● PROBLEM: Rewrite the rows from the line containing "How far is cockpit" through the line containing "22.1 meters", inclusive, replacing "observation point" with "viewing position" and leaving everything else unchanged. Return only those lines.

Questions about scene geometry
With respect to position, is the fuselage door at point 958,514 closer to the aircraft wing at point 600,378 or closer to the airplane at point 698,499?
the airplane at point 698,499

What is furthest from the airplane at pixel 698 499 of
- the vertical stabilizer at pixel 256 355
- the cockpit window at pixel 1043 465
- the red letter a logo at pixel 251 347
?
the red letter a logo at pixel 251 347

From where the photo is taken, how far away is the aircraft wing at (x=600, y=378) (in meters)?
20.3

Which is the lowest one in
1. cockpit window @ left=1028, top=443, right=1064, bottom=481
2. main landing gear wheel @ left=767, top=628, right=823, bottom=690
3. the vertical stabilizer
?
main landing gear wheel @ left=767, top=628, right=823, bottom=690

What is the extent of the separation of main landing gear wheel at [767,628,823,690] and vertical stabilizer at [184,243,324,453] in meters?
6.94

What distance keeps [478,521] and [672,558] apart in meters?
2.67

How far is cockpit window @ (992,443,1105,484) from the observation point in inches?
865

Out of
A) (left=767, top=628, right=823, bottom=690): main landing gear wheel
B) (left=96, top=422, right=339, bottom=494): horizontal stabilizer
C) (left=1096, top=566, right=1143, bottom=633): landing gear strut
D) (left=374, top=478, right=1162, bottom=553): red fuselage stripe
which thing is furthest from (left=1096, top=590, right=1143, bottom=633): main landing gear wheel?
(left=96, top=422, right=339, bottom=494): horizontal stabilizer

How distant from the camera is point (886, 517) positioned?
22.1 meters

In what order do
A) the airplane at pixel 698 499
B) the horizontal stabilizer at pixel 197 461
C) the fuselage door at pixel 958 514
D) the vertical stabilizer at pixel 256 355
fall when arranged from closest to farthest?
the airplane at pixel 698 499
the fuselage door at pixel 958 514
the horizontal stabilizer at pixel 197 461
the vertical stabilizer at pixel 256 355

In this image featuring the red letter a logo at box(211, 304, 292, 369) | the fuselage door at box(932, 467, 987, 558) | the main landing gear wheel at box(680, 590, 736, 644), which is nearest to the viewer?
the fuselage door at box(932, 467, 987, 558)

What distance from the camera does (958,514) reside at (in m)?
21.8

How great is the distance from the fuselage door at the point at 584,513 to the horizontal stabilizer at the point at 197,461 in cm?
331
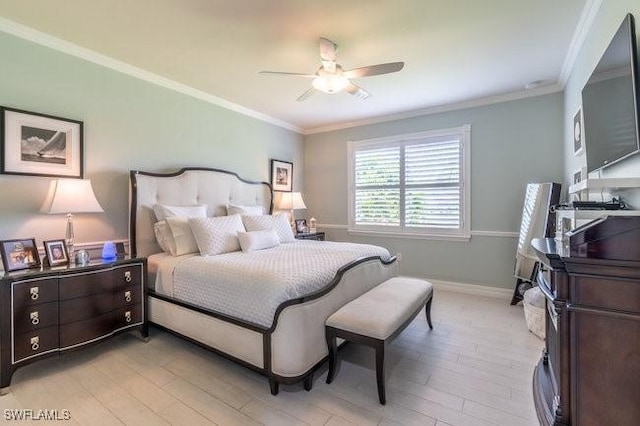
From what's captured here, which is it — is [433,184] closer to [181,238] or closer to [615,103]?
[615,103]

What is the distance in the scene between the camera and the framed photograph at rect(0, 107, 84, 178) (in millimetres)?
2371

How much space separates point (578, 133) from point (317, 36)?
251cm

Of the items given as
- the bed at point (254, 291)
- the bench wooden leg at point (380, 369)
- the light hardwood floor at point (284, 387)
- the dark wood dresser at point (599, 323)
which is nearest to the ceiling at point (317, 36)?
the bed at point (254, 291)

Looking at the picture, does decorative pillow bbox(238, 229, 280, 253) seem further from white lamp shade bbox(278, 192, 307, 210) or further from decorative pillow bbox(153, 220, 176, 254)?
white lamp shade bbox(278, 192, 307, 210)

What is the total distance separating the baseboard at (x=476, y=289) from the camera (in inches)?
154

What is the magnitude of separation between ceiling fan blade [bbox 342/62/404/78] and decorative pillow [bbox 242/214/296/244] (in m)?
1.91

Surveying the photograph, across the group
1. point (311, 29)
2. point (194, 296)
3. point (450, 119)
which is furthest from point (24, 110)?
point (450, 119)

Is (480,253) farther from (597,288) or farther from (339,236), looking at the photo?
(597,288)

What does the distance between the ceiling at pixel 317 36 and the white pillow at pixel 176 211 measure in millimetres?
1460

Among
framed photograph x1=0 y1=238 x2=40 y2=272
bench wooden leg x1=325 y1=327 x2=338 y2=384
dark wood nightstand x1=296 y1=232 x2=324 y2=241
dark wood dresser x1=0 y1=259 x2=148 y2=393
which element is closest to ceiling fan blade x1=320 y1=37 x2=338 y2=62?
bench wooden leg x1=325 y1=327 x2=338 y2=384

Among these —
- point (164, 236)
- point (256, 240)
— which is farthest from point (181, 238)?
point (256, 240)

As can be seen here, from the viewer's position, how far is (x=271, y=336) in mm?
1938

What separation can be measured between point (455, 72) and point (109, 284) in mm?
3929

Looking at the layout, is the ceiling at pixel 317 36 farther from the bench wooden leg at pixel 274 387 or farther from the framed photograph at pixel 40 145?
the bench wooden leg at pixel 274 387
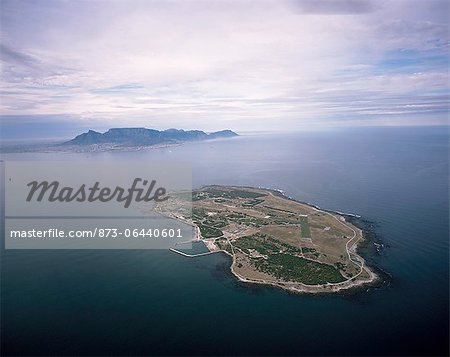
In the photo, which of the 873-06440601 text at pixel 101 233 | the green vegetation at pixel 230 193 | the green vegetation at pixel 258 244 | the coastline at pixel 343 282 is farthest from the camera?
the green vegetation at pixel 230 193

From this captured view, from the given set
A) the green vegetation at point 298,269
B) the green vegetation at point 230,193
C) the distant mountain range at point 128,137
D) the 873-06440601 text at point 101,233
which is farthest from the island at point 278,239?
the distant mountain range at point 128,137

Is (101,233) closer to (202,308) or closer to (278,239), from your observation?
(202,308)

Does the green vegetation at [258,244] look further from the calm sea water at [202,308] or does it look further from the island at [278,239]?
the calm sea water at [202,308]

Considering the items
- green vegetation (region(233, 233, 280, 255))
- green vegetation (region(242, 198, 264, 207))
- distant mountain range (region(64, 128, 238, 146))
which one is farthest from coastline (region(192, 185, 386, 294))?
distant mountain range (region(64, 128, 238, 146))

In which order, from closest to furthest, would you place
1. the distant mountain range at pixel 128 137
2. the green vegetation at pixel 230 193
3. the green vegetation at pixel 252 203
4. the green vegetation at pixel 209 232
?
the green vegetation at pixel 209 232, the green vegetation at pixel 252 203, the green vegetation at pixel 230 193, the distant mountain range at pixel 128 137

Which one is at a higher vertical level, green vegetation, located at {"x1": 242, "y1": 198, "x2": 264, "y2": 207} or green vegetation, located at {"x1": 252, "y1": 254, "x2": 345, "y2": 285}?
green vegetation, located at {"x1": 242, "y1": 198, "x2": 264, "y2": 207}

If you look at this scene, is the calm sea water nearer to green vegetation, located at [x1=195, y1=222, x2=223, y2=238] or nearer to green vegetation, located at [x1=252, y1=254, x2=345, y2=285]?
green vegetation, located at [x1=252, y1=254, x2=345, y2=285]
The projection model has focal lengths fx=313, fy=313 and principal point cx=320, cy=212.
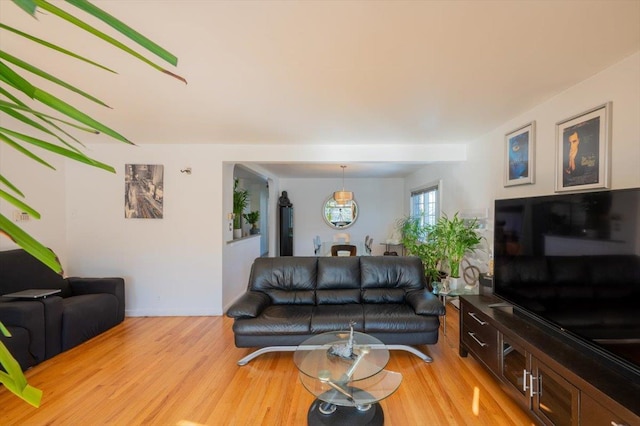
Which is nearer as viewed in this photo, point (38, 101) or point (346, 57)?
point (38, 101)

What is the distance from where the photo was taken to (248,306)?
117 inches

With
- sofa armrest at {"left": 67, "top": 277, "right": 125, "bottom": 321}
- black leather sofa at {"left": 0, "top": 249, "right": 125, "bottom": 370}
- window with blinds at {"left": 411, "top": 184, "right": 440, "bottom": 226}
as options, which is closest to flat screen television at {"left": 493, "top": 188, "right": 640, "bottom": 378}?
window with blinds at {"left": 411, "top": 184, "right": 440, "bottom": 226}

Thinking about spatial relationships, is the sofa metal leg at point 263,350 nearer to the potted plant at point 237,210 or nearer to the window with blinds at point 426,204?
the potted plant at point 237,210

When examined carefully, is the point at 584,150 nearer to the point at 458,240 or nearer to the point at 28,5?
the point at 458,240

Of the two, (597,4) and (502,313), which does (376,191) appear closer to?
(502,313)

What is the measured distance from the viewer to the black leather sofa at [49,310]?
2.66 m

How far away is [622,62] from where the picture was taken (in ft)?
6.41

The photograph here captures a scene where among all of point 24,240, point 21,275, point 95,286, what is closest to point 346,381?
point 24,240

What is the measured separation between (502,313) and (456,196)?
7.15 feet

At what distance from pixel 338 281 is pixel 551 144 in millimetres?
2360

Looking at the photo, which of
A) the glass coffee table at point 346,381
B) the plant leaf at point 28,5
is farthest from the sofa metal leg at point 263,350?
the plant leaf at point 28,5

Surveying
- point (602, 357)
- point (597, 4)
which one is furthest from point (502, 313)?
point (597, 4)

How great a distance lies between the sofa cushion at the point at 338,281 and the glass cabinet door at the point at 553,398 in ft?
5.75

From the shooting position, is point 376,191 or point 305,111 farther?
point 376,191
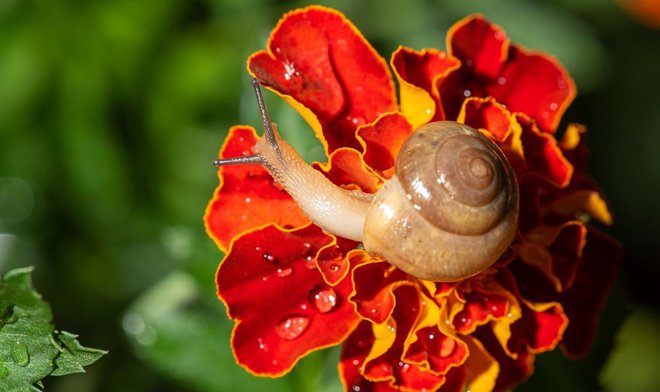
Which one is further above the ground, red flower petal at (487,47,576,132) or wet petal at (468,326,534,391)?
red flower petal at (487,47,576,132)

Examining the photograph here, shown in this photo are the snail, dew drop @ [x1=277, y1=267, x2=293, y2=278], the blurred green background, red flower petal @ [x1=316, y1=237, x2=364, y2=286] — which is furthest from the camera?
the blurred green background

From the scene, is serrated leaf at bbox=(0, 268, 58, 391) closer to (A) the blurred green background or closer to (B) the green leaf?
(B) the green leaf

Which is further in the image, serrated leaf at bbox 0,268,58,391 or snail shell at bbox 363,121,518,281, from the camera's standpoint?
serrated leaf at bbox 0,268,58,391

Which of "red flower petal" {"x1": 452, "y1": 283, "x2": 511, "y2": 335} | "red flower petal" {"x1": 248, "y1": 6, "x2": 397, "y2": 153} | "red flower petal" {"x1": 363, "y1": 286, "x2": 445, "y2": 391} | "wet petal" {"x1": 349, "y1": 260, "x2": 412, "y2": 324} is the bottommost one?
"red flower petal" {"x1": 363, "y1": 286, "x2": 445, "y2": 391}

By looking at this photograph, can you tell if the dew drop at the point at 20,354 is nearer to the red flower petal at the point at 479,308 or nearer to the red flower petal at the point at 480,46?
the red flower petal at the point at 479,308

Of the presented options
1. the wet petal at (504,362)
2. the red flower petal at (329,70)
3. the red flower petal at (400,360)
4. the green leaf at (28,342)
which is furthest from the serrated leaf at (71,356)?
the wet petal at (504,362)

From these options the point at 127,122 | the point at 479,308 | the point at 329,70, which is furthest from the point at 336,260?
the point at 127,122

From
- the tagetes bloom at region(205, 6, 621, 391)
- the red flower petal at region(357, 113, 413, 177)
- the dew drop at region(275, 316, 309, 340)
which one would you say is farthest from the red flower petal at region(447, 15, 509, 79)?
the dew drop at region(275, 316, 309, 340)
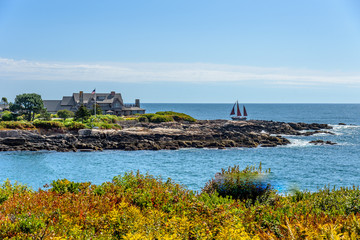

● COMPLETED TASK:
How far is cockpit window @ (992,443,1105,484) from the viewing position in inches?
865

Out of
A) (left=767, top=628, right=823, bottom=690): main landing gear wheel
B) (left=96, top=422, right=339, bottom=494): horizontal stabilizer
C) (left=1096, top=566, right=1143, bottom=633): landing gear strut
D) (left=374, top=478, right=1162, bottom=553): red fuselage stripe
which thing is furthest from (left=1096, top=590, right=1143, bottom=633): main landing gear wheel?
(left=96, top=422, right=339, bottom=494): horizontal stabilizer

How distant from the camera is point (886, 517) positioned?
22.1 meters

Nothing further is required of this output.